And amazingly, no one has yet posted in Threads that the end of mobile apps has come, even though even the T3 edition article explicitly states that it will be a post-app device.
"The idea is," writes T3, "to have agent AI do everything, instead of the user switching between apps to accomplish their tasks.
I think the idea is different. On the one hand, OpenAI needs to avoid the mistake of the Facebook Phone, which was just Android "with a strapped on top" of a buggy Facebook. It needs to offer a whole new experience. And it shouldn't be something like "ChatGPT, calculate my finances" or "ChatGPT, tell me about the weather." In other words, you can't just use chat, you need a visually rich interface.

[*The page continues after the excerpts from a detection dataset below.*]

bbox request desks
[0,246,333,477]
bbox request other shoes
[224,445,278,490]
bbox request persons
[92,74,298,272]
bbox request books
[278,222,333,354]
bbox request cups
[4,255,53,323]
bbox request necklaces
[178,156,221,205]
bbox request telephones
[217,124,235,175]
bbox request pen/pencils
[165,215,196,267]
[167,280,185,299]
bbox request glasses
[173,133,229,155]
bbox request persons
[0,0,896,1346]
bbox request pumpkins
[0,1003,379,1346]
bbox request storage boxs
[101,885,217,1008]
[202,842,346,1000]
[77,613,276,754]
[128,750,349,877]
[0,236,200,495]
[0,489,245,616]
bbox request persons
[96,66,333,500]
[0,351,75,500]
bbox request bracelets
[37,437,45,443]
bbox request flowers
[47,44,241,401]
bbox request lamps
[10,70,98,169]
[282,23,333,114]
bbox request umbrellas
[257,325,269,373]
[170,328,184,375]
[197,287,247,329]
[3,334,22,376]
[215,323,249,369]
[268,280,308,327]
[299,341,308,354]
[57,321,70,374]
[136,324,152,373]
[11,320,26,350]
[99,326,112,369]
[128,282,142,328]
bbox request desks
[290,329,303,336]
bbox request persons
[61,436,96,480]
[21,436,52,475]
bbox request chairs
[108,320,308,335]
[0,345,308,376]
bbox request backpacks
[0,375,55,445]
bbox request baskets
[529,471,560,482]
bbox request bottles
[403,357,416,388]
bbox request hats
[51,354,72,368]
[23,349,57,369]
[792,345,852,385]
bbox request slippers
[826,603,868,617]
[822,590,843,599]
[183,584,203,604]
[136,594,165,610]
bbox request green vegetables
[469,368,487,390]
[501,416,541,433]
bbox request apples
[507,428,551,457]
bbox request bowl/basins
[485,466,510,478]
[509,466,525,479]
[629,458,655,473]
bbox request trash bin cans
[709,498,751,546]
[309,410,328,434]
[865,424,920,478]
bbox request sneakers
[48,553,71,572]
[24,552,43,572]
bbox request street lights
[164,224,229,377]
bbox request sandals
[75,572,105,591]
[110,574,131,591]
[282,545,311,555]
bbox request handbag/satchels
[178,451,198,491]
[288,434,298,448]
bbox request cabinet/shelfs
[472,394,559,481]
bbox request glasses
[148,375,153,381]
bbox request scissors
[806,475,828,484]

But even this is not enough, we need services that people are used to: banking, TikTok and Instagram, messengers. Building another developer ecosystem is hard (OpenAI has already tried, remember GPTs and all this). But here's the question: why do we need developers in 2026 if there is Codex.
I think the idea that OpenAI is pursuing is that they will collect all the open APIs (and agree on enough closed ones), and then offer the user the opportunity to "build" their own set of applications, and let people customize them.
This is a kind of next step after AI-builders like Rork and Replit(platforms for building applications with AI - ed.), but with a reliance on API/MCP(interfaces for connecting and interacting with external services and tools - ed. ).
Let's start with a simple one. The four most important and frequently used applications on your phone: mail, messenger, browser and caller. "Build me a Gmail client that shows me only private emails and collects all newsletters into a daily digest." "Make me a client that chats WhatsApp, Telegram and iMessage with SMS together." "Make me a mobile Chrome, just so it has convenient automatic tab grouping." "Make a caller with buttons that don't piss me off, make no mistake."
The most difficult thing will be securitized infrastructure(security systems, protected services and access control mechanisms), such as banking, but most likely they will agree. Maybe they will even make some kind of internal appstore for this, but so that everything can be customized for the user.
Most likely, they'll make some sort of upgrade tool to hook up an old phone, pull all the apps from it, and recreate it on a new device. Basically, there's a lot of stuff that will have to be done to make this thing take off. And most likely, it might not work the first time (but maybe 3.5 times it will?).
It seems we need to recognize that when the cost of writing code is rapidly rolling towards zero, the interface and even partially backend layers will be left to the users. And the value will remain in models and tokens, in closed data and platforms. But mobile applications, like SaaS services as we know them, will cease to exist.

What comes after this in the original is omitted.